Cute little baby Triangle Keelback (Xenochrophis trianguligerus) sleeping on a fern at night. Malaysia.



Xenochrophis trianguligerus_MG_6391 copy by Kurt (orionmystery.blogspot.com), on Flickr

Too cute . Blunt-headed Slug Snake (Aplopeltura boa). Pahang, Malaysia.



_MG_5796 copy by Kurt (orionmystery.blogspot.com), on Flickr

Cute little Common Mock Viper (Psammodynastes pulverulentus) we spotted on a small leaf. Pahang, Malaysia.

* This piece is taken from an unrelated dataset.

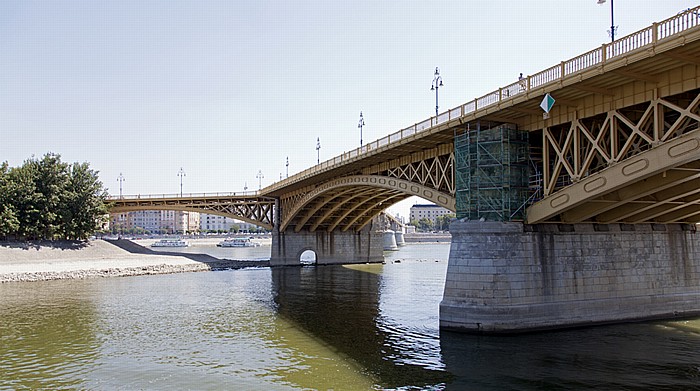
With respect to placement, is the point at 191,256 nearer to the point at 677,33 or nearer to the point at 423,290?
the point at 423,290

Psammodynastes pulverulentus_MG_5742 copy by Kurt (orionmystery.blogspot.com), on Flickr




Psammodynastes pulverulentus_MG_5744 copy by Kurt (orionmystery.blogspot.com), on Flickr

Strikingly beautiful juvenile Mangrove Snake/Golden Ringed Cat Snake (Boiga dendrophila). Malaysia.



Boiga dendrophila_MG_6006 copy by Kurt (orionmystery.blogspot.com), on Flickr

Face to face with a strikingly beautiful juvenile Mangrove Snake/Golden Ringed Cat Snake (Boiga dendrophila). Malaysia. Bonus ant too!



Boiga dendrophila_MG_6038 stk copy by Kurt (orionmystery.blogspot.com), on Flickr




Boiga dendrophila_MG_6055 copy by Kurt (orionmystery.blogspot.com), on Flickr

More snakes of Malaysia: Tropical Snakes Up Close with Nature


----------



## waday (Mar 9, 2015)

I've always had a fascination with snakes. That blunt-headed slug snake is really, really cute. I also really like the face-to-face shot! I love the detail you've captured in their scales!


----------



## annamaria (Mar 9, 2015)

Great capture of the Mangrove, really beautiful snake.  The blunt headed slug snake is too cute! I would love to pet it


----------



## orionmystery (Mar 9, 2015)

waday said:


> I've always had a fascination with snakes. That blunt-headed slug snake is really, really cute. I also really like the face-to-face shot! I love the detail you've captured in their scales!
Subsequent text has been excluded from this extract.